## begin PASSAGE TO READ

# Rainbows and shrimp



## BobAlston (Jan 23, 2004)

Will dwarf rainbows and shrimp coexist well?

Bob


----------



## mooncon (Oct 12, 2011)

I think the threadfin rainbows can be kept with shrimp.


----------



## digital_gods (Apr 23, 2010)

Shrimp are lower on the food chain. I had Least Killifish eat a tank of my cherry shrimp. I wouldn't trust mixing the two. Crownman has been able to have Cory cats and cherry shrimp co exist but his tanks are densely planted.


----------



## TAB (Feb 7, 2009)

mooncon said:


> I think the threadfin rainbows can be kept with shrimp.


the new born are not safe from them


----------



## Tugg (Jul 28, 2013)

Newborn shrimp aren't safe with just about anything. You need a tank that's planted heavy enough for most of the babies to hide and stay out of the fishes sight.

Going with a low grade of cherry would also help. That bright red is like a sign saying "come eat me"


----------



## pwolfe (Apr 6, 2011)

my gertrude's pay zero attention to my amano's. I'd gonna try some cbs with them soon.


----------



## CrownMan (Sep 12, 2005)

In my 90 gallon, I keep cherries, which have mostly lost the red coloring, with some lemon, serpae and cardinal tetras, one turquoise rainbow, one rasbora, one bristlenose pleco and 10-12 albino cats but it is heavily planted and I have some moss and pellia for the babies to hide in. I would guess a lot get eaten but there has been a healthy population of neocardinias for over 6 years in that tank.


----------



## jccaclimber (Jan 17, 2012)

A friend of mine kept a couple dozen dwarf rainbows with a growing population of solid red cherry shrimp in a 125. As long as there are lots of planted places for the babies to hide and a decent population it will work out. You just need the rate they breed and grow at to be higher than the rate the young get picked off at. I didn't have problems with cardinals or rummy nose tetras under the same conditions.


----------

## end PASSAGE TO READ
## begin DATASET ROWS

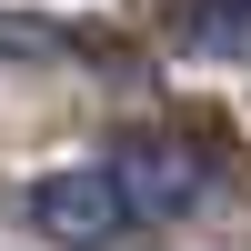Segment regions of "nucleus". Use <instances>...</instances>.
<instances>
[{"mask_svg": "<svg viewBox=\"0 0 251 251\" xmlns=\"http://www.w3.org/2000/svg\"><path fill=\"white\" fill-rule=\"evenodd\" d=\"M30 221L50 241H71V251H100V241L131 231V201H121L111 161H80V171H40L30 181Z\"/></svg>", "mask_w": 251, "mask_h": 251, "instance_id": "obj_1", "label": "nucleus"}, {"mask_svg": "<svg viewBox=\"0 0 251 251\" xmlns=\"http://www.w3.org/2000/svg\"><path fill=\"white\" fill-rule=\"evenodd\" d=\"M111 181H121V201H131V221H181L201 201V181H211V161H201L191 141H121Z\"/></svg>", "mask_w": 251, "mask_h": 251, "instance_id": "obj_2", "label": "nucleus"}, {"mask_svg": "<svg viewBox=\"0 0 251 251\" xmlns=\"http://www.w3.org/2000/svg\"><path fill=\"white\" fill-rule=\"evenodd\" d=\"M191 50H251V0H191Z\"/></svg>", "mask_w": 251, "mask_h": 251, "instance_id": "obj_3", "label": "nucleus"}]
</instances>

## end DATASET ROWS
## begin DATASET ROWS

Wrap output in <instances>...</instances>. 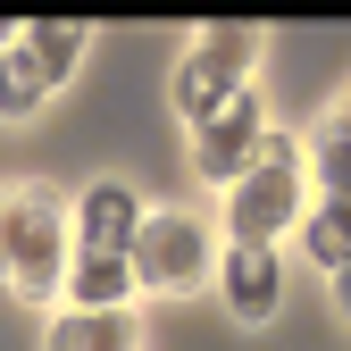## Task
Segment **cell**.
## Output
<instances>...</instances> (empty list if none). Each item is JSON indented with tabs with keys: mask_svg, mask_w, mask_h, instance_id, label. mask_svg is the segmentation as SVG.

## end DATASET ROWS

#### SET TASK:
In the forum thread about rainbows and shrimp, how long has CrownMan's 90 gallon tank held a healthy shrimp population?

#### ANSWER FOR THE TASK:
Over 6 years.